Resta ainda por explorar a extensão e a magnitude da homofobia na República das Milícias exposta pelo brilhante trabalho de Paes Manso vencedor do Jabuti. Também precisamos compreender mais a fundo se a execução de Marielle Franco não teve também conexão com o fato de que esta mulher negra da favela da Maré, defensora dos direitos humanos e da justiça social, integrante de um partido socialista libertário (PSOL), era também lésbica fora-do-armário – um elemento que a masculinidade catastrófica não suporta.
Sabemos que os executantes do crime eram vizinhos da família Bolsonaro no condomínio Vivendas da Barra no Rio, mas não podemos disso saltar para a conclusão de que os Bolsonaros foram os mandantes do homicídio – temos esta convicção, mas carecemos de provas, até porque algumas pessoas que eram provas vivas foram assassinadas para se transformarem em arquivos queimados.
Porém, não resta dúvida de que Bolsonaro, o Partido Fardado, as Milícias e boa parte do eleitorado que votou 17 em 2018 e votará 22 em 2022 está sob as garras da psicose desta masculinidade tóxica tão nefasta, tão cruel, tão disseminada. Não nos livraremos desta praga da noite para o dia, mas a chegada de Quebrando Mitos é para ser celebrada: mostra nosso cinema disposto à boa luta em prol de um Brasil mais acolhedor da diversidade e do direito a outras teias de pertencimento e formas de amar que escapam aos estreitos trilhos de uma normalidade psicótica forjada pela aliança criminal Patriarcado e Capital.

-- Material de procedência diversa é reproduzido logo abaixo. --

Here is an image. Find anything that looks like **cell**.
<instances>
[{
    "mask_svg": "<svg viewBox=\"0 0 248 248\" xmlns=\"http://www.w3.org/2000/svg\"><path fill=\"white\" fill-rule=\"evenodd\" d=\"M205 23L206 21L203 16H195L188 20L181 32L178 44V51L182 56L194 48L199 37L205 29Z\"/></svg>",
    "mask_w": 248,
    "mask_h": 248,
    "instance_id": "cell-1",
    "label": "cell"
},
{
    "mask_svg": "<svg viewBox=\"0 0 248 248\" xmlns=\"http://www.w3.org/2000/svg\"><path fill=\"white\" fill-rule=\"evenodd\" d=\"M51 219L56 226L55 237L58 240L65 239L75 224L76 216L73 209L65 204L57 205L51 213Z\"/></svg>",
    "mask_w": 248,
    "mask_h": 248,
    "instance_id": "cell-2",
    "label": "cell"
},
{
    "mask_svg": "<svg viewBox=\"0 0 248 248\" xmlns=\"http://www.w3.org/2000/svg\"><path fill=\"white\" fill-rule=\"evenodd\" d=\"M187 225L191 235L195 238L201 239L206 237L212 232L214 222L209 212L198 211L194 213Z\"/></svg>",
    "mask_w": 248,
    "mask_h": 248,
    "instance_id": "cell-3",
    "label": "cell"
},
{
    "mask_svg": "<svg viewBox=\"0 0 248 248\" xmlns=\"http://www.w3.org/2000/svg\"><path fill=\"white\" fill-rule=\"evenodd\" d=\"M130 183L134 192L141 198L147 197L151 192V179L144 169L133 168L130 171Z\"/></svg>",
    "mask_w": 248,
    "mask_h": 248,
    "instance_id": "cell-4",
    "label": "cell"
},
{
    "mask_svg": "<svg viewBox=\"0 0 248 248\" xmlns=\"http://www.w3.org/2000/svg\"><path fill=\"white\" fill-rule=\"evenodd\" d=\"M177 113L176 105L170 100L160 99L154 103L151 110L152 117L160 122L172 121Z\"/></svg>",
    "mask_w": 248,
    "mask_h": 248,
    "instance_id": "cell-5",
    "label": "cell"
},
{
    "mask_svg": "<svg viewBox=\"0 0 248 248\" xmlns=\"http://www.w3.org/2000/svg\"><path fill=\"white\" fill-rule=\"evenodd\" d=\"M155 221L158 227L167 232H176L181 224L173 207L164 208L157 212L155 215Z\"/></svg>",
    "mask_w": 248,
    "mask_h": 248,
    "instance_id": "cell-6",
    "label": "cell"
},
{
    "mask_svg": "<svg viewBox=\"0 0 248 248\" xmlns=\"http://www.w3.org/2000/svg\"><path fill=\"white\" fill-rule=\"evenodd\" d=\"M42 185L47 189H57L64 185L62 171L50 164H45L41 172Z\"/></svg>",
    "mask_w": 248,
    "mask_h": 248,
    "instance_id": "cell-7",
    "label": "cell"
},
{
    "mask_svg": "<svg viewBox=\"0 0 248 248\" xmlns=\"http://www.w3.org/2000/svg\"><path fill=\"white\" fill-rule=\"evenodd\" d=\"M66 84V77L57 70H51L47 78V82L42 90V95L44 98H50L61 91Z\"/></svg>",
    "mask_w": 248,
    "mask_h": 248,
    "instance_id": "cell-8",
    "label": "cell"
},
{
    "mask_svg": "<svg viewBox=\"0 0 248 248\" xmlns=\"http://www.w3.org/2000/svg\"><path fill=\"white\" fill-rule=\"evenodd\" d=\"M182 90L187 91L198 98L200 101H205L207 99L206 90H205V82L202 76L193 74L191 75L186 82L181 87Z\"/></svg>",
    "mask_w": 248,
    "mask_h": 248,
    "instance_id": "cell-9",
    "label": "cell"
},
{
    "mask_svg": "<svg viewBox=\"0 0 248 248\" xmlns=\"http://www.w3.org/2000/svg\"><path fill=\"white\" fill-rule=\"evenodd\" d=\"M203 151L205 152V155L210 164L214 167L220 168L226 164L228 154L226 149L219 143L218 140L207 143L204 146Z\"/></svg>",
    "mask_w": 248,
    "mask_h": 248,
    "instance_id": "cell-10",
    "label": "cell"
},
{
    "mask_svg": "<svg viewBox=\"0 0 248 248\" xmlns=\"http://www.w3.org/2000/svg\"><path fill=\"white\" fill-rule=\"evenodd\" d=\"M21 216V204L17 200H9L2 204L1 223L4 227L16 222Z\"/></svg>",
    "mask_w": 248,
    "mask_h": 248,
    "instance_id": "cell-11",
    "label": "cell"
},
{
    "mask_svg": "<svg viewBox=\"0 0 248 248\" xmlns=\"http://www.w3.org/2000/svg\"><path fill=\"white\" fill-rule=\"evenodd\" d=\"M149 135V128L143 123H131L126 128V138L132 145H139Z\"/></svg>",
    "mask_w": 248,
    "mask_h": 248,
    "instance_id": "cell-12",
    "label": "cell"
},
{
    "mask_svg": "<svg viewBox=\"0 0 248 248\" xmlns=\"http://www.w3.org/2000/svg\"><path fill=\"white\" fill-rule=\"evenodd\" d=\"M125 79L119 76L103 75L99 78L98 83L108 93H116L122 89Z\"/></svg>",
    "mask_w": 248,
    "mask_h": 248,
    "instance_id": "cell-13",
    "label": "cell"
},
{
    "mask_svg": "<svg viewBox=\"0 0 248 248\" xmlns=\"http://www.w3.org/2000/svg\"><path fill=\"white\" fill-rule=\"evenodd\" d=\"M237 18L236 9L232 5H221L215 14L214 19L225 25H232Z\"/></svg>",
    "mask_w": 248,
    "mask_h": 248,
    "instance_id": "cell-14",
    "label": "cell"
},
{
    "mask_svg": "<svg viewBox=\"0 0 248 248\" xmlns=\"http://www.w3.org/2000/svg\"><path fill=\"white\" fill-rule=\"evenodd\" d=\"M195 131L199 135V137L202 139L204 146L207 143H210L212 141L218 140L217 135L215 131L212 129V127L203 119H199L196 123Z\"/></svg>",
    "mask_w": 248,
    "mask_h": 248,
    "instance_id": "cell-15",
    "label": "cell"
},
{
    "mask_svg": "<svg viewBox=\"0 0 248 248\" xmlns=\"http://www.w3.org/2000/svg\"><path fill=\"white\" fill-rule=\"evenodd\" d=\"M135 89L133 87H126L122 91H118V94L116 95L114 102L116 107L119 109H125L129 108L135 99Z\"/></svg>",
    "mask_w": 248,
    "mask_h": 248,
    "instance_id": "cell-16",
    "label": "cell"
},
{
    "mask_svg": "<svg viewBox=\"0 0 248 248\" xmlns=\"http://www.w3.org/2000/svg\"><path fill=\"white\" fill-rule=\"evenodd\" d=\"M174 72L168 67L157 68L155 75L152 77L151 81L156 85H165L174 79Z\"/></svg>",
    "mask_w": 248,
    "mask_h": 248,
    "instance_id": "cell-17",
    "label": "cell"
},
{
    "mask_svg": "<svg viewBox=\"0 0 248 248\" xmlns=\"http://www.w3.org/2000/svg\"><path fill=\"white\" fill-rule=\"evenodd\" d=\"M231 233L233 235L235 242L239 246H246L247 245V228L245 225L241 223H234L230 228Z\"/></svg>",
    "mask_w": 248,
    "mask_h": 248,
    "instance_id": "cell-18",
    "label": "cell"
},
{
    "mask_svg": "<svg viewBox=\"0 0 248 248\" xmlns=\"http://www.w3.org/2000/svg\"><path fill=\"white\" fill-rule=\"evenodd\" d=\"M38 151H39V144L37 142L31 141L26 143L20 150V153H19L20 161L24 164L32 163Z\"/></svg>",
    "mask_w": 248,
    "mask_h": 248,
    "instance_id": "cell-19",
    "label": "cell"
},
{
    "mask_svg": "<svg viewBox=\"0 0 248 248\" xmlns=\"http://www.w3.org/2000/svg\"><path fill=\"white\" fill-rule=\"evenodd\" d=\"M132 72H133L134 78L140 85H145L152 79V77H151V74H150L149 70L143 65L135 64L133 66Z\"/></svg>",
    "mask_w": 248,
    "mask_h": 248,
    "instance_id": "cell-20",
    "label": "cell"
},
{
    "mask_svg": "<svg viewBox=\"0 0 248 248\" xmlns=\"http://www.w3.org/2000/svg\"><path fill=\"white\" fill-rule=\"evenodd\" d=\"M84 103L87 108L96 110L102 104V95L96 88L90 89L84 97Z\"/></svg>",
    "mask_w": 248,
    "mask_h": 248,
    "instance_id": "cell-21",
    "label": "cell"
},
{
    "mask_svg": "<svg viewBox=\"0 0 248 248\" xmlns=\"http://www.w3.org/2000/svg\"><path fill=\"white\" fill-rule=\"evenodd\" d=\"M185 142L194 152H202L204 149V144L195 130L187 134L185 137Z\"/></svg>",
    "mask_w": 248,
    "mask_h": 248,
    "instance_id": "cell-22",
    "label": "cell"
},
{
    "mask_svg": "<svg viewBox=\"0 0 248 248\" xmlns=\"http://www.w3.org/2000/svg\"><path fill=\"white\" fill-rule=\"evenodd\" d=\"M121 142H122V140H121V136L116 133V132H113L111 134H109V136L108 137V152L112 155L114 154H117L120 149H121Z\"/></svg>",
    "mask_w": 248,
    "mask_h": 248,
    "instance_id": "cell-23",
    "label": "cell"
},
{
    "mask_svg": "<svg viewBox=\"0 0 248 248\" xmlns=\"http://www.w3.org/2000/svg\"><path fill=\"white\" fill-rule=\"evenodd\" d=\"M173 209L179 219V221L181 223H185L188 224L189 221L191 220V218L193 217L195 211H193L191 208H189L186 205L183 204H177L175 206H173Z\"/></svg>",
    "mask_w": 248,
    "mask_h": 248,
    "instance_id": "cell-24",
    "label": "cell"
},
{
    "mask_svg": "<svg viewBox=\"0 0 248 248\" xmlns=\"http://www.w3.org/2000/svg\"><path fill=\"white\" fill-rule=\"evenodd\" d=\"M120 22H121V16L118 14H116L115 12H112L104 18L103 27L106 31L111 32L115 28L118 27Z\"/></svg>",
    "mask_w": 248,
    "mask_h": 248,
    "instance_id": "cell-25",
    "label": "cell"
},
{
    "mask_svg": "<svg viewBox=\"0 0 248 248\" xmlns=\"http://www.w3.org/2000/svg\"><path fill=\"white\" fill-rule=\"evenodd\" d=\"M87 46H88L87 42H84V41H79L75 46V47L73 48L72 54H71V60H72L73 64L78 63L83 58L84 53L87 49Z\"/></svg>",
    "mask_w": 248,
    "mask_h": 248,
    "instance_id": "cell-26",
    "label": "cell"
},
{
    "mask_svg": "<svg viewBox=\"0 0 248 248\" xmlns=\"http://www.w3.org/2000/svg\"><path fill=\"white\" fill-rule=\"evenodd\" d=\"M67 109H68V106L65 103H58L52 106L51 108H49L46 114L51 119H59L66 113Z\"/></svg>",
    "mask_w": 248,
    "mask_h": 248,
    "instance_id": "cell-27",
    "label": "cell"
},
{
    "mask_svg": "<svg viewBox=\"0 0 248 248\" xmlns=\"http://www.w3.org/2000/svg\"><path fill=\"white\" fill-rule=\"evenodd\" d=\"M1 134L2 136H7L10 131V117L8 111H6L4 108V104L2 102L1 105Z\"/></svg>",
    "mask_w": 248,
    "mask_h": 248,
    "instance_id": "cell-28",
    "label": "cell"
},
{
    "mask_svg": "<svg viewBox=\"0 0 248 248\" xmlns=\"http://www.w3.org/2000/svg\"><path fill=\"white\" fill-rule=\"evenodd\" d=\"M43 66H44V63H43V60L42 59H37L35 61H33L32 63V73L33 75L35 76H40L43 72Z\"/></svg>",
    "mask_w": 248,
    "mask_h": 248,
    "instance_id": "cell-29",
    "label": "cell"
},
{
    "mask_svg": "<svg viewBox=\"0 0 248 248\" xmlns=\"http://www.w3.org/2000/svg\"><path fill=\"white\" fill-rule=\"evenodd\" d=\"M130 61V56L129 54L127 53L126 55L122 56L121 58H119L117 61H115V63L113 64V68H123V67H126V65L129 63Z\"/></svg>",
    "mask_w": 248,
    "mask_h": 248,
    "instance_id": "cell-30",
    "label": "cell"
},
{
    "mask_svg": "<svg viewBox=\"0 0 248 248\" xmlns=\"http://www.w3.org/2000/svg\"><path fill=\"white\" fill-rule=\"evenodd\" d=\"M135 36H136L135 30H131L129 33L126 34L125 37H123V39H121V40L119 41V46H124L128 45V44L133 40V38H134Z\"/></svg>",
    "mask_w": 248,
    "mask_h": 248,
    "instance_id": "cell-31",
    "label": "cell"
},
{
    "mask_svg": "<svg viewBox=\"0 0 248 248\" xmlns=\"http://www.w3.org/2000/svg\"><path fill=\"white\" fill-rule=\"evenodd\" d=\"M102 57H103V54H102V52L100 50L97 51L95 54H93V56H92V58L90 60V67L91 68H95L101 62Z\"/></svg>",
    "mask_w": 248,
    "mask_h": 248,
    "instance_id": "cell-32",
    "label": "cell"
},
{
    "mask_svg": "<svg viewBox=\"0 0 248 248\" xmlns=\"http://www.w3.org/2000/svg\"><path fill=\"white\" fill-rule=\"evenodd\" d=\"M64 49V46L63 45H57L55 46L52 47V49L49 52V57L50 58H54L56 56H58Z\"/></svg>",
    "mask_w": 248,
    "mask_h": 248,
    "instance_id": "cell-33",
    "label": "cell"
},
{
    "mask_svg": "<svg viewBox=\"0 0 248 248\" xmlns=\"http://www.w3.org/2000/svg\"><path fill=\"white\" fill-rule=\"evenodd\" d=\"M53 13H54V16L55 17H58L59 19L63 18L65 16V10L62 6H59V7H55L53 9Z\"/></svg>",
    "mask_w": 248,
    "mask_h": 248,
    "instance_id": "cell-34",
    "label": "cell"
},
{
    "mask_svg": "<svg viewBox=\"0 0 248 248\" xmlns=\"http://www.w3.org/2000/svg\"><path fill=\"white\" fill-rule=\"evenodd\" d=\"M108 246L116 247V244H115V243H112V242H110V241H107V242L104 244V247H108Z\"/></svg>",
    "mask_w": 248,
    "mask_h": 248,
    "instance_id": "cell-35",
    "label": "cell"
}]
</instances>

Eduardo Carli de Moraes – 01/10/2022
SITE OFICIAL DO FILME
https://quebrandomitos.com.br/wp/pt/
REFERÊNCAS BIBLIOGRÁFICAS
ALTMAN, Fábio. Um retrato da “masculinidade catastrófica” do governo de Jair Bolsonaro. Em: Revista Veja. Leia em: https://veja.abril.com.br/comportamento/um-retrato-da-masculinidade-catastrofica-do-governo-de-jair-bolsonaro/
COUTO, José Geraldo. Crepúsculo do macho e do imbrochável. Em: Outras Palavras. Leia em https://outraspalavras.net/poeticas/quebrando-mitos-crepusculo-do-macho-e-do-imbrochavel/
NOGUEIRA, André. Horror e Abuso de Poder: Ustra, o Maior Torturador da Ditadura Militar. Em: Aventuras na História. Leia em: https://aventurasnahistoria.uol.com.br/noticias/reportagem/historia-horror-e-abuso-de-poder-coronel-ustra-o-maior-torturador-do-pais.phtml
VIANA, Natália. Dano Colateral. Rio: Ed. Objetiva, 2021.